Passing by reference - operator overloading [closed]

Question

In what cases do we pass objects by reference in operator overloading and why? Also, in what cases is operator overloading useful(specific case)?

EDIT: Language: C++

Answer 1

You pass parameters "by reference" either because you want to modify them (which is something you probably don't want to for operators, see below), or simply because it's more efficient to pass a simple pointer than to copy a whole object.

As for "why overload", that's mostly a matter of preference. There are some classic examples, like having a vector class that will let you add vectors or something similar -- basically, these are all good examples because they apply the same meaning that the arithmetic operators have to some new classes: whether you add integers or vectors, it's a natural notation to write "x+y" in both cases. This is also the classical reason for using constant references -- if you write "a=b+c" you don't expect b or c to be modified, and it is definitely good practice to only overload operators if the result of what you are doing is what the reader expects.

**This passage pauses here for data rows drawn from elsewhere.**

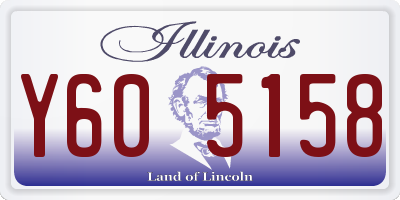 IL license plate Y605158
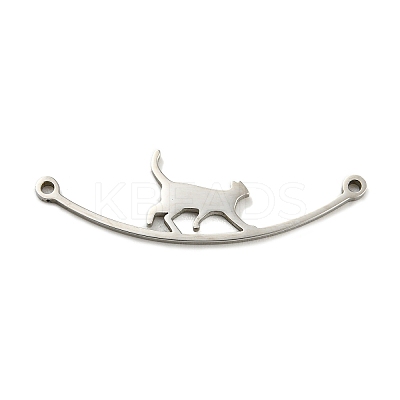 Non-Tarnish 304 Stainless Steel Connector Charms LS-STAS-Q255-02P-1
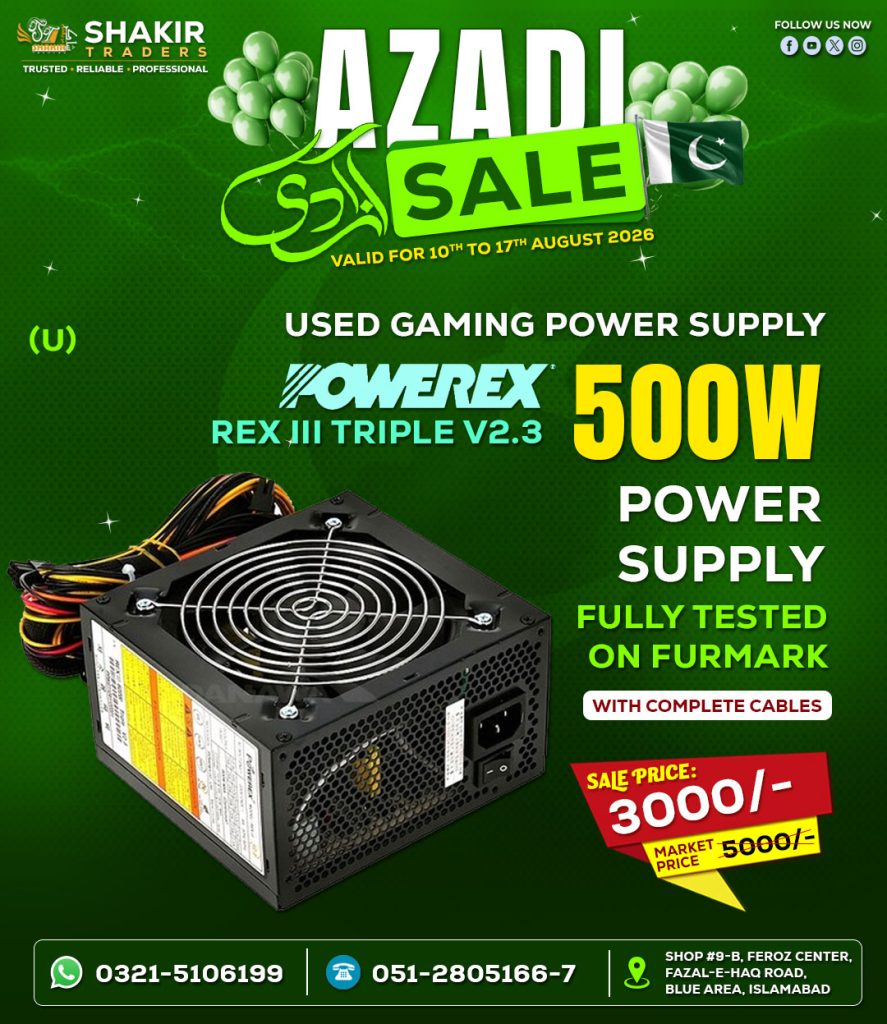 500W Powerex 3 Power Supply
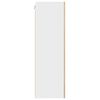 vidaXL Armoire suspendue Ch&ecirc;ne Artisan et Blanc 50 x 31 x 100 cm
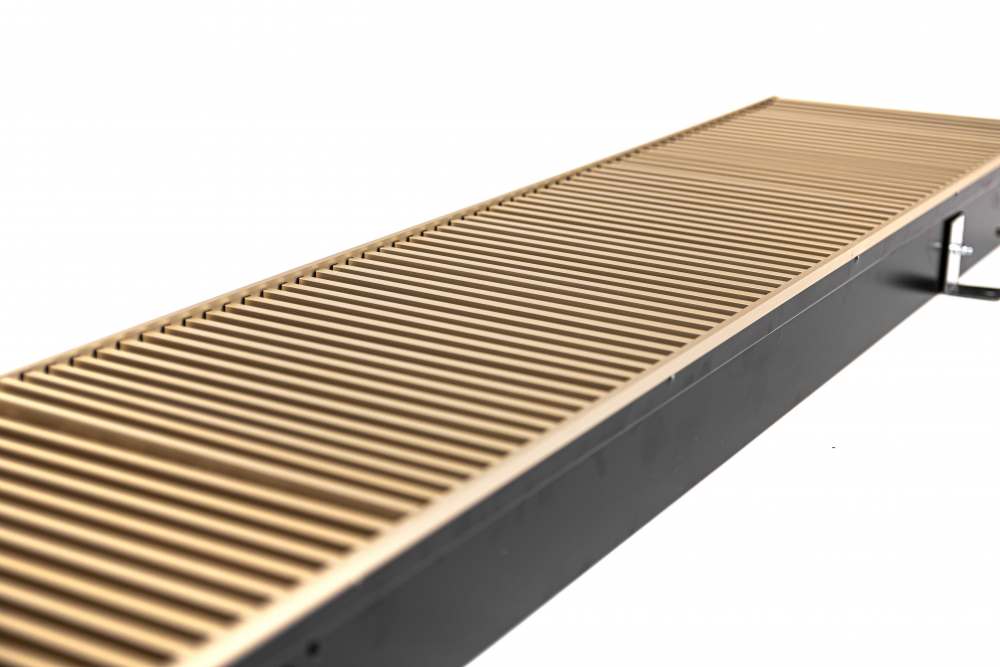 Конвектор внутрипольный с естественной конвекцией без решетки с U-образной рамкой SPL Instyle NC-LS-070/15/42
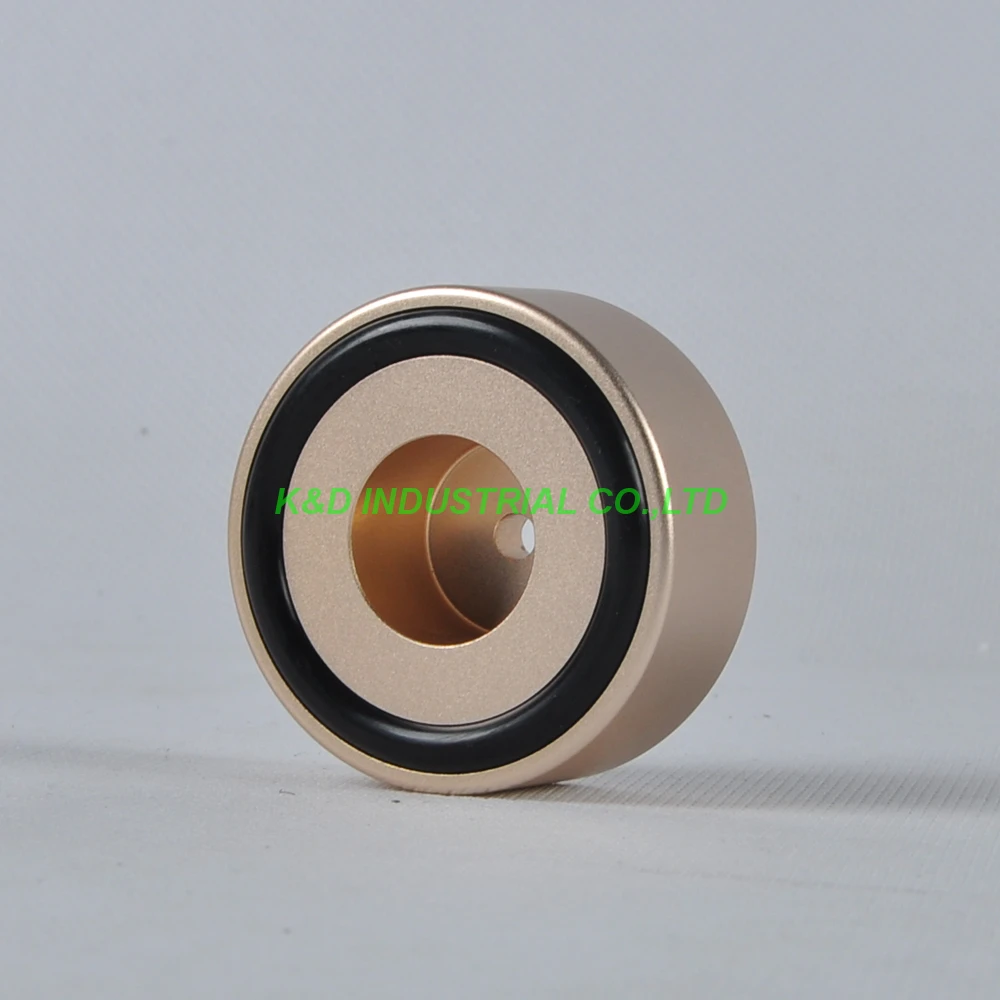 Online 1 pc 49x22mm Emas aluminium kaki HIFI pad Chassis DIY Headphone Amplifier Tabung Speaker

Things like smart pointers (or iterators, or other things that "pretend" to be pointers) like to overload operators such as -> or * (the dereference operator, not the multiplication). Same reason, these objects pretend to be pointers, they are meant to be used like pointers, so operator overloading is used to make them look more like pointers.

I have also overloaded the "," operator to feed parameters into a string formatting object -- because it looked good. STL uses overloads for "<<" and ">>" for the same reason; they figured it makes things easier to read.

Recently, I have overloaded a few arithmetic operators and "==" so I can write linear equations in mathematical notation. The code around that builds the coefficient matrix from readable source code, instead of requiring the developer to write a bunch of meaningless numbers. This is also an example where nonconstant references are being used -- however, the result of all this is a row in a matrix representing the equation, so it's precisely what the reader expects.

Basically, stick to one important rule: don't ever do anything unexpected. Overload operators only if the resulting notation like "a+b" is really what someone who doesn't know the internals of your overload expects it to be.